(Dataset entries)

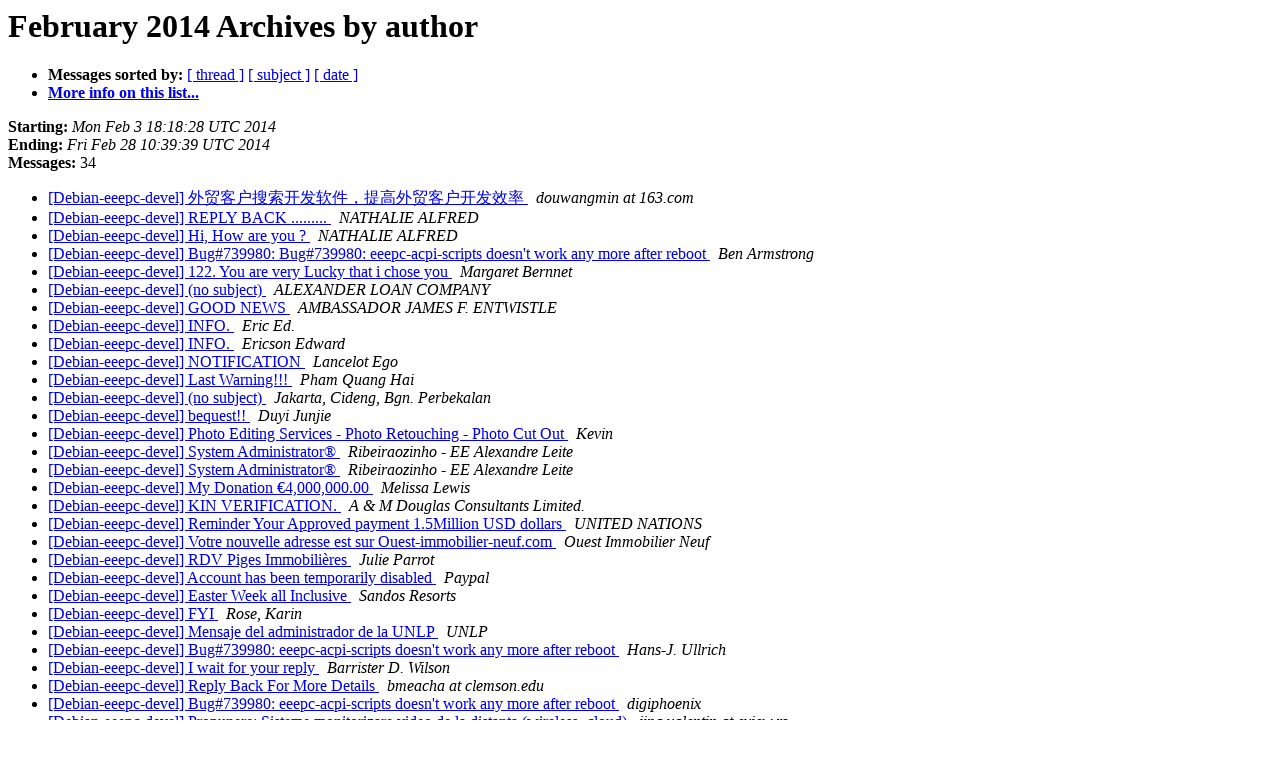

--- FILE ---
content_type: text/html
request_url: https://alioth-lists-archive.debian.net/pipermail/debian-eeepc-devel/2014-February/author.html
body_size: 2154
content:
<!DOCTYPE HTML PUBLIC "-//W3C//DTD HTML 4.01 Transitional//EN">
<HTML>
  <HEAD>
     <title>The Debian-eeepc-devel February 2014 Archive by author</title>
     <META NAME="robots" CONTENT="noindex,follow">
     <META http-equiv="Content-Type" content="text/html; charset=us-ascii">
  </HEAD>
  <BODY BGCOLOR="#ffffff">
      <a name="start"></A>
      <h1>February 2014 Archives by author</h1>
      <ul>
         <li> <b>Messages sorted by:</b>
	        <a href="thread.html#start">[ thread ]</a>
		<a href="subject.html#start">[ subject ]</a>
		
		<a href="date.html#start">[ date ]</a>

	     <li><b><a href="http://lists.alioth.debian.org/cgi-bin/mailman/listinfo/debian-eeepc-devel">More info on this list...
                    </a></b></li>
      </ul>
      <p><b>Starting:</b> <i>Mon Feb  3 18:18:28 UTC 2014</i><br>
         <b>Ending:</b> <i>Fri Feb 28 10:39:39 UTC 2014</i><br>
         <b>Messages:</b> 34<p>
     <ul>

<LI><A HREF="004432.html">[Debian-eeepc-devel] &#22806;&#36152;&#23458;&#25143;&#25628;&#32034;&#24320;&#21457;&#36719;&#20214;&#65292;&#25552;&#39640;&#22806;&#36152;&#23458;&#25143;&#24320;&#21457;&#25928;&#29575;
</A><A NAME="4432">&nbsp;</A>
<I>douwangmin at 163.com
</I>

<LI><A HREF="004407.html">[Debian-eeepc-devel] REPLY BACK .........
</A><A NAME="4407">&nbsp;</A>
<I>NATHALIE ALFRED
</I>

<LI><A HREF="004409.html">[Debian-eeepc-devel] Hi, How are you ?
</A><A NAME="4409">&nbsp;</A>
<I>NATHALIE ALFRED
</I>

<LI><A HREF="004428.html">[Debian-eeepc-devel] Bug#739980: Bug#739980: eeepc-acpi-scripts	doesn't work any more after reboot
</A><A NAME="4428">&nbsp;</A>
<I>Ben Armstrong
</I>

<LI><A HREF="004417.html">[Debian-eeepc-devel] 122.   You are very Lucky that i chose you
</A><A NAME="4417">&nbsp;</A>
<I>Margaret Bernnet
</I>

<LI><A HREF="004413.html">[Debian-eeepc-devel] (no subject)
</A><A NAME="4413">&nbsp;</A>
<I>ALEXANDER LOAN COMPANY
</I>

<LI><A HREF="004408.html">[Debian-eeepc-devel] GOOD NEWS
</A><A NAME="4408">&nbsp;</A>
<I>AMBASSADOR JAMES F. ENTWISTLE
</I>

<LI><A HREF="004415.html">[Debian-eeepc-devel] INFO.
</A><A NAME="4415">&nbsp;</A>
<I>Eric Ed.
</I>

<LI><A HREF="004416.html">[Debian-eeepc-devel] INFO.
</A><A NAME="4416">&nbsp;</A>
<I>Ericson Edward
</I>

<LI><A HREF="004410.html">[Debian-eeepc-devel] NOTIFICATION
</A><A NAME="4410">&nbsp;</A>
<I>Lancelot Ego
</I>

<LI><A HREF="004423.html">[Debian-eeepc-devel] Last Warning!!!
</A><A NAME="4423">&nbsp;</A>
<I>Pham Quang Hai
</I>

<LI><A HREF="004429.html">[Debian-eeepc-devel] (no subject)
</A><A NAME="4429">&nbsp;</A>
<I>Jakarta, Cideng, Bgn. Perbekalan
</I>

<LI><A HREF="004411.html">[Debian-eeepc-devel] bequest!!
</A><A NAME="4411">&nbsp;</A>
<I>Duyi Junjie
</I>

<LI><A HREF="004424.html">[Debian-eeepc-devel] Photo Editing Services - Photo Retouching -	Photo Cut Out
</A><A NAME="4424">&nbsp;</A>
<I>Kevin
</I>

<LI><A HREF="004419.html">[Debian-eeepc-devel] System Administrator&#174;
</A><A NAME="4419">&nbsp;</A>
<I>Ribeiraozinho - EE Alexandre Leite
</I>

<LI><A HREF="004418.html">[Debian-eeepc-devel] System Administrator&#174;
</A><A NAME="4418">&nbsp;</A>
<I>Ribeiraozinho - EE Alexandre Leite
</I>

<LI><A HREF="004420.html">[Debian-eeepc-devel] My Donation &#8364;4,000,000.00
</A><A NAME="4420">&nbsp;</A>
<I>Melissa Lewis
</I>

<LI><A HREF="004434.html">[Debian-eeepc-devel] KIN VERIFICATION.
</A><A NAME="4434">&nbsp;</A>
<I>A &amp; M Douglas Consultants Limited.
</I>

<LI><A HREF="004433.html">[Debian-eeepc-devel] Reminder Your Approved payment 1.5Million USD	dollars
</A><A NAME="4433">&nbsp;</A>
<I>UNITED NATIONS
</I>

<LI><A HREF="004435.html">[Debian-eeepc-devel] Votre nouvelle adresse est sur Ouest-immobilier-neuf.com
</A><A NAME="4435">&nbsp;</A>
<I>Ouest Immobilier Neuf
</I>

<LI><A HREF="004431.html">[Debian-eeepc-devel] RDV Piges Immobili&#232;res
</A><A NAME="4431">&nbsp;</A>
<I>Julie Parrot
</I>

<LI><A HREF="004421.html">[Debian-eeepc-devel] Account has been temporarily disabled
</A><A NAME="4421">&nbsp;</A>
<I>Paypal
</I>

<LI><A HREF="004405.html">[Debian-eeepc-devel] Easter Week all Inclusive
</A><A NAME="4405">&nbsp;</A>
<I>Sandos Resorts
</I>

<LI><A HREF="004425.html">[Debian-eeepc-devel] FYI
</A><A NAME="4425">&nbsp;</A>
<I>Rose, Karin
</I>

<LI><A HREF="004414.html">[Debian-eeepc-devel] Mensaje del administrador de la UNLP
</A><A NAME="4414">&nbsp;</A>
<I>UNLP
</I>

<LI><A HREF="004427.html">[Debian-eeepc-devel] Bug#739980: eeepc-acpi-scripts doesn't work	any more after reboot
</A><A NAME="4427">&nbsp;</A>
<I>Hans-J. Ullrich
</I>

<LI><A HREF="004406.html">[Debian-eeepc-devel] I wait for your reply
</A><A NAME="4406">&nbsp;</A>
<I>Barrister D. Wilson
</I>

<LI><A HREF="004404.html">[Debian-eeepc-devel] Reply Back For More Details
</A><A NAME="4404">&nbsp;</A>
<I>bmeacha at clemson.edu
</I>

<LI><A HREF="004430.html">[Debian-eeepc-devel] Bug#739980: eeepc-acpi-scripts doesn't work	any more after reboot
</A><A NAME="4430">&nbsp;</A>
<I>digiphoenix
</I>

<LI><A HREF="004436.html">[Debian-eeepc-devel] Propunere: Sisteme monitorizare video de la	distanta (wireless- cloud)
</A><A NAME="4436">&nbsp;</A>
<I>jipa.valentin at eview.ro
</I>

<LI><A HREF="004426.html">[Debian-eeepc-devel] &#26368;&#31616;&#21333;&#26368;&#39640;&#25928;&#30340;&#23458;&#25143;&#24320;&#21457;&#26041;&#27861;
</A><A NAME="4426">&nbsp;</A>
<I>mengxingle547 at gmail.com
</I>

<LI><A HREF="004437.html">[Debian-eeepc-devel] URGENT JOB VACANCY  !!
</A><A NAME="4437">&nbsp;</A>
<I>jkfhsjhflgkhgfmk2014 at libero.it
</I>

<LI><A HREF="004422.html">[Debian-eeepc-devel] Loan
</A><A NAME="4422">&nbsp;</A>
<I>loanamount0009 at trustfunding667.onmicrosoft.com
</I>

<LI><A HREF="004412.html">[Debian-eeepc-devel] &#36890;&#36807;&#25628;&#32034;&#24341;&#25806;&#25628;&#32034;&#20248;&#36136;&#32456;&#31471;&#23458;&#25143;&#65292;&#36991;&#24320;&#20013;&#38388;&#21830;
</A><A NAME="4412">&nbsp;</A>
<I>&#21452;&#21916;&#36719;&#20214;
</I>

    </ul>
    <p>
      <a name="end"><b>Last message date:</b></a> 
       <i>Fri Feb 28 10:39:39 UTC 2014</i><br>
    <b>Archived on:</b> <i>Fri Feb 28 11:37:27 UTC 2014</i>
    <p>
   <ul>
         <li> <b>Messages sorted by:</b>
	        <a href="thread.html#start">[ thread ]</a>
		<a href="subject.html#start">[ subject ]</a>
		
		<a href="date.html#start">[ date ]</a>
	     <li><b><a href="http://lists.alioth.debian.org/cgi-bin/mailman/listinfo/debian-eeepc-devel">More info on this list...
                    </a></b></li>
     </ul>
     <p>
     <hr>
     <i>This archive was generated by
     Pipermail 0.09 (Mailman edition).</i>
  </BODY>
</HTML>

What is needed
Your task is to collect every line above that contains the word "February".

Problem solution
request_url: https://alioth-lists-archive.debian.net/pipermail/debian-eeepc-devel/2014-February/author.html
     <title>The Debian-eeepc-devel February 2014 Archive by author</title>
      <h1>February 2014 Archives by author</h1>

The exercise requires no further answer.